* **What to do**
1. Reproduce the part of the passage on Arctic sea ice thickness that starts at "Changes in sea" and ends at "to the task.".
2. Write the next part of the passage on Arctic sea ice thickness, picking up right after its final sentence.

* **Extract to read**
/---

Changes in sea ice THICKNESS in the CAO in September

Sea Ice Thickness

Before the last two decades, the Central Arctic Ocean was largely covered by ice throughout the year. Because the ice persisted through the summer, it grew thicker the following winter, creating a large area of multi-year ice. This old ice was strong and resilient, making it very difficult for ships to reach the waters around the North Pole. Only the strongest icebreakers were up to the task.

In the first decade of satellite measurement in the 1980s, ice thickness in the CAO at the time of minimum ice extent measured an average of 2.2 meters. From 2010 to 2017, this same average has decreased by 60 percent to less than a meter of thickness. The thinner ice cap includes far less multi-year ice, and is more susceptible to wind and higher temperatures. Strong winds can open vast areas of open water, and warmer weather and seawater can melt far more of today’s fragile ice than would have been possible only a couple decades ago. As a result, Arctic sea ice is no longer resilient, making the region more accessible to human activities, human influences and damage inflicted by humans.

\---

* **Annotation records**
/---

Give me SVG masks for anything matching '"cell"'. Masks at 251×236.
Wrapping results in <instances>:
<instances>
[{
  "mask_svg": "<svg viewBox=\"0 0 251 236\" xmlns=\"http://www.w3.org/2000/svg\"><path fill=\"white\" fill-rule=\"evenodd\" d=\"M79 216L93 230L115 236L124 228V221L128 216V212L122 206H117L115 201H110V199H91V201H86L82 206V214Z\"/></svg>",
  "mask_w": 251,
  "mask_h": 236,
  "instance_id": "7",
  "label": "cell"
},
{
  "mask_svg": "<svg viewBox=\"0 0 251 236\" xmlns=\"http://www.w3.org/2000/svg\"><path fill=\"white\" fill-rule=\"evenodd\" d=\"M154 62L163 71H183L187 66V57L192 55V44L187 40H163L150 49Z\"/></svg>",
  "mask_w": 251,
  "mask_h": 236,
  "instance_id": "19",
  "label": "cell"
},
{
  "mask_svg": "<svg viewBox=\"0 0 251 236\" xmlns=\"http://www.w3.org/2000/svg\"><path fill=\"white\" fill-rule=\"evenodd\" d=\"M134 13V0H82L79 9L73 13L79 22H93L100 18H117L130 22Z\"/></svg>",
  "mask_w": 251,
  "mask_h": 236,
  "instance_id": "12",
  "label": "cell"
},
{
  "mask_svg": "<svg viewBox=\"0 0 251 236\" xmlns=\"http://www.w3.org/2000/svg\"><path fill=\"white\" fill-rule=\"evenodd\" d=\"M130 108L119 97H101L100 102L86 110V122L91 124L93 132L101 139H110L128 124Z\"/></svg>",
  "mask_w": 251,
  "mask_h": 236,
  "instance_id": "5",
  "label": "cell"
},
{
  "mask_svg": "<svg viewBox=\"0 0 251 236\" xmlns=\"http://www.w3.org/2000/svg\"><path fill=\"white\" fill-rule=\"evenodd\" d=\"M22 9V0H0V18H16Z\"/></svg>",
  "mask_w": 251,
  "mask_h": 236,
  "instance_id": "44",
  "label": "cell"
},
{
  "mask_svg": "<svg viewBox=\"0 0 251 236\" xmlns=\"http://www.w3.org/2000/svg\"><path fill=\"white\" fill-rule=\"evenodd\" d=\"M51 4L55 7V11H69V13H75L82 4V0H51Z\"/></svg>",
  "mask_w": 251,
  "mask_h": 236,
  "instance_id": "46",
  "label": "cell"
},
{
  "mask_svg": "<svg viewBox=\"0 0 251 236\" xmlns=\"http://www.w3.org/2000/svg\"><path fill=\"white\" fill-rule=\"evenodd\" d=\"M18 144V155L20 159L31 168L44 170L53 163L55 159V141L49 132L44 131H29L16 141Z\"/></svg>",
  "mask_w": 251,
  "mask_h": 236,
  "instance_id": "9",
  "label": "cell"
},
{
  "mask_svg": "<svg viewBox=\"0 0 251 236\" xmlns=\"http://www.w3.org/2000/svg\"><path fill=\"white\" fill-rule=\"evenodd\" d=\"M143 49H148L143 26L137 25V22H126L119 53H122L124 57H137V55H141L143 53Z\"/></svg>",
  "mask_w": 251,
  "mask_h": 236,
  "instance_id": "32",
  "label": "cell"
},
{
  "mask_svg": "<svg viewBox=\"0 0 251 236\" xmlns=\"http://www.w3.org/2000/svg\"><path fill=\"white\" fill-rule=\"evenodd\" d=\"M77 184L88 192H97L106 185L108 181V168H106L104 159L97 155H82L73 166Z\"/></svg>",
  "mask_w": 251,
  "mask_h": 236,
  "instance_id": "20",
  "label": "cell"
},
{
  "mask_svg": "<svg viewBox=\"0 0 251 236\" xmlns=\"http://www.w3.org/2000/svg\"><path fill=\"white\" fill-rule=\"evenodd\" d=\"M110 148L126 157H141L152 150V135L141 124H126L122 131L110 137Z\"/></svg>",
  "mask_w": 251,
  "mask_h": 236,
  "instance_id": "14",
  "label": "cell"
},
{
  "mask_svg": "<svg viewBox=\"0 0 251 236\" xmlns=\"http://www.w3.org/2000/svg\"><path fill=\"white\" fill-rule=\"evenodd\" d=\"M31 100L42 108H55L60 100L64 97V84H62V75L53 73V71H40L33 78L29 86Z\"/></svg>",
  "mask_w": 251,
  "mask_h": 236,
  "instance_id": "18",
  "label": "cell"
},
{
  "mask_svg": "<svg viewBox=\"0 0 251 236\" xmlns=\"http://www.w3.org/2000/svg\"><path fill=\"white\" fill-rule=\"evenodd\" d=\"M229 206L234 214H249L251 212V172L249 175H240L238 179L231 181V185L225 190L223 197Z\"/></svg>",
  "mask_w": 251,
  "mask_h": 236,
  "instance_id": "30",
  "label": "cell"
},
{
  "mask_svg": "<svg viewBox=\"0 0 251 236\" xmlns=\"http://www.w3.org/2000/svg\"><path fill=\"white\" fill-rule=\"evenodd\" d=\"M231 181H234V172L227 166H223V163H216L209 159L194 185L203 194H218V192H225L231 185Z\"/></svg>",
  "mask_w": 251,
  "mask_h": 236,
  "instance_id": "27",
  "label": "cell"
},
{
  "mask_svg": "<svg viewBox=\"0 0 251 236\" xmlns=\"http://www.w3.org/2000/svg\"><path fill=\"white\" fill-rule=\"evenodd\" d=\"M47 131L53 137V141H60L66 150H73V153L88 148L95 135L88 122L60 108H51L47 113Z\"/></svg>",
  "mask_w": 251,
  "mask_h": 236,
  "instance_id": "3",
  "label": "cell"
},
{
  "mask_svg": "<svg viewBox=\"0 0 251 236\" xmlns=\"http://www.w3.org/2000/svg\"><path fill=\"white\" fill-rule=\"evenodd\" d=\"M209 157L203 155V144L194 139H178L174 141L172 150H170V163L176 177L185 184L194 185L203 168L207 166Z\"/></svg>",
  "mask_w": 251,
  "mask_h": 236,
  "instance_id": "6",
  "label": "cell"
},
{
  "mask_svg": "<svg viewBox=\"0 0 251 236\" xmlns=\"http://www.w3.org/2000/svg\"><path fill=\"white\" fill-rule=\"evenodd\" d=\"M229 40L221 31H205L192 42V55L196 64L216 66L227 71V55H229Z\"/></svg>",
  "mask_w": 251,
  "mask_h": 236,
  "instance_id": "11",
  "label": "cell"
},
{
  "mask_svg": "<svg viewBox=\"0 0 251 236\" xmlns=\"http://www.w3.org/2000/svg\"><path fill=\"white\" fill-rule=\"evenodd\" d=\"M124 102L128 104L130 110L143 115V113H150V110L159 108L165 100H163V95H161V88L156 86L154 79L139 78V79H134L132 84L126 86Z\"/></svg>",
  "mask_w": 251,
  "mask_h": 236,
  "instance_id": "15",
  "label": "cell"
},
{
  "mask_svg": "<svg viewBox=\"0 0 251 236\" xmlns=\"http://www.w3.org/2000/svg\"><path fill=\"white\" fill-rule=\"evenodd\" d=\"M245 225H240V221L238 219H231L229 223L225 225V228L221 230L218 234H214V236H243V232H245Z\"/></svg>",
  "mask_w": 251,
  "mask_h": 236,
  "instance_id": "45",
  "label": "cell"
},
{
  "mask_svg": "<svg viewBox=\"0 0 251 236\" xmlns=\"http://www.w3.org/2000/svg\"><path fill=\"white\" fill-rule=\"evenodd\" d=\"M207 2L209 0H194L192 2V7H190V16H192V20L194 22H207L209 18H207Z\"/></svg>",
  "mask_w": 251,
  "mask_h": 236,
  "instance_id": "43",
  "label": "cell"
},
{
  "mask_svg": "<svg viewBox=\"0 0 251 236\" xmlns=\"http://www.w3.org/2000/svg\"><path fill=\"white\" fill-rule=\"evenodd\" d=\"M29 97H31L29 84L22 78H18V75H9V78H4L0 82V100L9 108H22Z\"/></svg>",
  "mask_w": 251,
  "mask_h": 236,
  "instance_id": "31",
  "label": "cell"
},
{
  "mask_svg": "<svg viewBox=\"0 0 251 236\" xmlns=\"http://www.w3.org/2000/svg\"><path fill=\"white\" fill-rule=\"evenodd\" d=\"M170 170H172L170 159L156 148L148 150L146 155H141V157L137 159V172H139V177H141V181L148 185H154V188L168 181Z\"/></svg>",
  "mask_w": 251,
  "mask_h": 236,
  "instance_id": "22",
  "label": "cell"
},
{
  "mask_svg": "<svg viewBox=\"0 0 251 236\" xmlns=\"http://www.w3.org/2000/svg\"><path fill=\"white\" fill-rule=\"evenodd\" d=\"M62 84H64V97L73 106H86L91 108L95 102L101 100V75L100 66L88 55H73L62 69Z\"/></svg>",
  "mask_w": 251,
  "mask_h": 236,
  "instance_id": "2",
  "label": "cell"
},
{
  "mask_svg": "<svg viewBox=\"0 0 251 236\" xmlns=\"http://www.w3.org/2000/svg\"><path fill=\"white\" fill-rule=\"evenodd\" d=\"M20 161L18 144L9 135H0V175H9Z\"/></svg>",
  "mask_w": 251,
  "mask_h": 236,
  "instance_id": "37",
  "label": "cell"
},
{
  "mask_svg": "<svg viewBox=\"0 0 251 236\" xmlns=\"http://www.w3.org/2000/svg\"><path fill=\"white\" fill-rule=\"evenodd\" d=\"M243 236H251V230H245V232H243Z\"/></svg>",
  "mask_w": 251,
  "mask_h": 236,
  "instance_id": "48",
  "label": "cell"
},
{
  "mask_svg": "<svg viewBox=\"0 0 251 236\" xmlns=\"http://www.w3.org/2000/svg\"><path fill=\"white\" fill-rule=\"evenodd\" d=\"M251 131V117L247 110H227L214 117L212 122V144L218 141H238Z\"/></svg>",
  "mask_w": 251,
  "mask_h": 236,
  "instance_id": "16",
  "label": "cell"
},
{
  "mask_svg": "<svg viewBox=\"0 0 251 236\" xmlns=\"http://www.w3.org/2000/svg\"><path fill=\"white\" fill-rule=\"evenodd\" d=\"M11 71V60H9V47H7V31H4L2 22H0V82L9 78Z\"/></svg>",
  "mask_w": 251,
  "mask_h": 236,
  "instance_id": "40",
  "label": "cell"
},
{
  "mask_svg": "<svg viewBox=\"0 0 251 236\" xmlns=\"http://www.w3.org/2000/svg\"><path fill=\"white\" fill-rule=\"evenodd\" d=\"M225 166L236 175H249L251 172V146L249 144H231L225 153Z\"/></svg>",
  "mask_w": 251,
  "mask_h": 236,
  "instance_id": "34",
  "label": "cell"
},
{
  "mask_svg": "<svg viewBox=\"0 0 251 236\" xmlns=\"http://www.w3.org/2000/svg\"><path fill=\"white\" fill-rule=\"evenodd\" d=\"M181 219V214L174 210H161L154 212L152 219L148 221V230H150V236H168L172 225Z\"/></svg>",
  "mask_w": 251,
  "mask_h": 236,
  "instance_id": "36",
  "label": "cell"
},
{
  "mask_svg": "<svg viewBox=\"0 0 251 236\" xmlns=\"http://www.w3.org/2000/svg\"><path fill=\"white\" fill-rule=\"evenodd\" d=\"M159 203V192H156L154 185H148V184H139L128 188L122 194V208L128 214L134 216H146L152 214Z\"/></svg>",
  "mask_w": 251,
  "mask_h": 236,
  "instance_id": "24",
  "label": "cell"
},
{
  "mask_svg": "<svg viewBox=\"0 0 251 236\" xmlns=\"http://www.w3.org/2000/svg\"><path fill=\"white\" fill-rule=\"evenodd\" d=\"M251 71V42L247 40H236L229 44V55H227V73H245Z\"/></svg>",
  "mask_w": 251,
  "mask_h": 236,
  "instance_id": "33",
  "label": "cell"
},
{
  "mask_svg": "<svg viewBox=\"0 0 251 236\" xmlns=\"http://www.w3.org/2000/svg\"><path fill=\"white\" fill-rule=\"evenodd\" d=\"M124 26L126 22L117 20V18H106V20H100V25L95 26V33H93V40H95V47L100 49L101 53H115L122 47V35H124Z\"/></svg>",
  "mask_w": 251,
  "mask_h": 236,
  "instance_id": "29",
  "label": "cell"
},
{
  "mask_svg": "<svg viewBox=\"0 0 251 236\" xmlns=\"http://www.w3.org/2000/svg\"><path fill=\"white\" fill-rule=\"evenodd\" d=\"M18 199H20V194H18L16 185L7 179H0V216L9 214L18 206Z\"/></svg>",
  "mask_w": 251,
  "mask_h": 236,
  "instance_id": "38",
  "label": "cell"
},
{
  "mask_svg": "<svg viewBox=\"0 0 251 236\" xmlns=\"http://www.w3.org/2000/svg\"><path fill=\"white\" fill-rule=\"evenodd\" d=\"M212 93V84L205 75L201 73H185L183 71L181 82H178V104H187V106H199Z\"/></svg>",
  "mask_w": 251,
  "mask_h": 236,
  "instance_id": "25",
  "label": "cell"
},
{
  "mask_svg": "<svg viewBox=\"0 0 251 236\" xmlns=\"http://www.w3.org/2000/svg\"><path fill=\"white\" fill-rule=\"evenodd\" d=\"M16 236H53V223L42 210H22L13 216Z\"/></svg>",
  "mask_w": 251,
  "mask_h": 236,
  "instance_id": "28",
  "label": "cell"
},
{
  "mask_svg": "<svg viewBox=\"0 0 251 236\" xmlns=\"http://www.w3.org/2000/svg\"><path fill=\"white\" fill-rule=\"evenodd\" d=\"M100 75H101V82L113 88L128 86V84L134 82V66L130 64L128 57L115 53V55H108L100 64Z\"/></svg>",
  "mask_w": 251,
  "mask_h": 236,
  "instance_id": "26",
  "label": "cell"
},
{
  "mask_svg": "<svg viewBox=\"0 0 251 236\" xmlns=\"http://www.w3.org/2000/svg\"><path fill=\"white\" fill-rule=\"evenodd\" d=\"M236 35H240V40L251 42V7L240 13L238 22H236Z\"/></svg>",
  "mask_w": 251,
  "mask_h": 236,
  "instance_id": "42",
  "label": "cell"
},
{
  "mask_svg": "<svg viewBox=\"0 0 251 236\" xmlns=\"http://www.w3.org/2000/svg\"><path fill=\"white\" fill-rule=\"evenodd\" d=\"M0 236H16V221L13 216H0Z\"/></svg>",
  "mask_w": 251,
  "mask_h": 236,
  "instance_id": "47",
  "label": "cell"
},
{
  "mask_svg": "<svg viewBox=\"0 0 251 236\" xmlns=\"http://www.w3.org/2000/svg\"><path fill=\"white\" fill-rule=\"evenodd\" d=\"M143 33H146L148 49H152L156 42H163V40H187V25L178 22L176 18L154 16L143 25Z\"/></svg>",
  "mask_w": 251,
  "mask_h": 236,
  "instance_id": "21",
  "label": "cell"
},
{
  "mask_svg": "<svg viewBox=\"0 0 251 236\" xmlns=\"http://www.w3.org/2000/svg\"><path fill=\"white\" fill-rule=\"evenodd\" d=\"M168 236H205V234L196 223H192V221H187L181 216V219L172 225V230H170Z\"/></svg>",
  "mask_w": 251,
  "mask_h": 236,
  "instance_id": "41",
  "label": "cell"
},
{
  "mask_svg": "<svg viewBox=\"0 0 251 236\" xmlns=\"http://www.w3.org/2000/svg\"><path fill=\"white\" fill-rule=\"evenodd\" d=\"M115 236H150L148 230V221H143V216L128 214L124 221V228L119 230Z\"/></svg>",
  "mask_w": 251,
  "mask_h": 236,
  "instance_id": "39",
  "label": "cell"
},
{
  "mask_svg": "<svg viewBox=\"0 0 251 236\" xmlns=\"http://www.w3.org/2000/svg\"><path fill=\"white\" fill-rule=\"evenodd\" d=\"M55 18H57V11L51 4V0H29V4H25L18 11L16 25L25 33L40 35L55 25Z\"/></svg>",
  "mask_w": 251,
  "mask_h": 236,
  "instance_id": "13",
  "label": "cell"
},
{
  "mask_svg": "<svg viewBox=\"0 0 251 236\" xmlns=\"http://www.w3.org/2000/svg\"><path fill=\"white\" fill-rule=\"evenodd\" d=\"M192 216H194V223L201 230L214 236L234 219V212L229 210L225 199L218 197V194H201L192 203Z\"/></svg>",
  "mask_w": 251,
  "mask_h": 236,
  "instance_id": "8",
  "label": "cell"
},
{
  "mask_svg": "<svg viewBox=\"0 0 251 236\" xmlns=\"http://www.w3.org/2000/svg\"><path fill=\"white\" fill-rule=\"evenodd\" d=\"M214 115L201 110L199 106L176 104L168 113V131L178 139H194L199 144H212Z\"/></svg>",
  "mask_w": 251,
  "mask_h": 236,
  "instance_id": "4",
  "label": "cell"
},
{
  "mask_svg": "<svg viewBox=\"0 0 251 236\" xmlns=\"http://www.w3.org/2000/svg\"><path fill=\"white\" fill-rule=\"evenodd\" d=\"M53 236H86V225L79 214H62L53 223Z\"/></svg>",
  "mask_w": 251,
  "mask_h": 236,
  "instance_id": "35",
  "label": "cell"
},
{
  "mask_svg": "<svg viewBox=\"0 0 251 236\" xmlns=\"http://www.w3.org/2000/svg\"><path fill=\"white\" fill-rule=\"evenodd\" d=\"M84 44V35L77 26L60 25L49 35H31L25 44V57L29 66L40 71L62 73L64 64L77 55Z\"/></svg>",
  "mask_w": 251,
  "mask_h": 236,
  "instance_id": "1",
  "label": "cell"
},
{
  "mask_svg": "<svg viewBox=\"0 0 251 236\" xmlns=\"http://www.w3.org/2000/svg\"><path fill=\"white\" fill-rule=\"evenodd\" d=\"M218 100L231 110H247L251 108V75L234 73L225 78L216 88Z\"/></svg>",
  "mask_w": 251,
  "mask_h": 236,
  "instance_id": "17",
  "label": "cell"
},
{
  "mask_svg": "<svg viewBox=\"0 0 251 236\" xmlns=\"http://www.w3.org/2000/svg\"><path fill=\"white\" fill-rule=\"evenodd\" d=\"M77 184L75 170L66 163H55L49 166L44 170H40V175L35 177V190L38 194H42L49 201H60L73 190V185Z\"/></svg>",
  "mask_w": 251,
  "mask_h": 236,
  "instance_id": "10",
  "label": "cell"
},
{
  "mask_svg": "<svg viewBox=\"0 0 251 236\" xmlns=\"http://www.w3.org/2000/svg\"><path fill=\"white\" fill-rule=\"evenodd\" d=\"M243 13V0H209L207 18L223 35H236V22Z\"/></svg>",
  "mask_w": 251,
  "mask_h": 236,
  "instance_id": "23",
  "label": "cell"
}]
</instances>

\---

* **Results of the tasks**
1.
Changes in sea ice THICKNESS in the CAO in September

Sea Ice Thickness

Before the last two decades, the Central Arctic Ocean was largely covered by ice throughout the year. Because the ice persisted through the summer, it grew thicker the following winter, creating a large area of multi-year ice. This old ice was strong and resilient, making it very difficult for ships to reach the waters around the North Pole. Only the strongest icebreakers were up to the task.

2.
For further information:

Data source:

For information about the data, see:
Zhang, Jinlun and D.A. Rothrock: Modeling global sea ice with a thickness and enthalpy distribution model in generalized curvilinear coordinates, Mon. Wea. Rev. 131(5), 681-697, 2003

Sea Ice Extent

Persistent sea ice over the Central Arctic Ocean made the region inaccessible to humans until the strongest icebreakers were built in the 20th century. But since 2000, more and more open water is appearing in summer months.

In the 1980s, an average of only 1 percent of this high seas region was open water (defined as having less than 15 percent ice cover) in September, when sea ice reaches its annual minimum. For the period from 2010 to 2017, this figure soared to an average of 22 percent. The single-year high so far is 42 percent, in 2012. Most of the open water is on the Pacific side of the Arctic Ocean, over the fishable waters of the Chukchi Cap that are less than 2000 meters deep. Without sea ice in this region, fishing vessels can access this area. And all Arctic sea ice models predict further declines in summer extent, so the percentage of open water is expected to increase.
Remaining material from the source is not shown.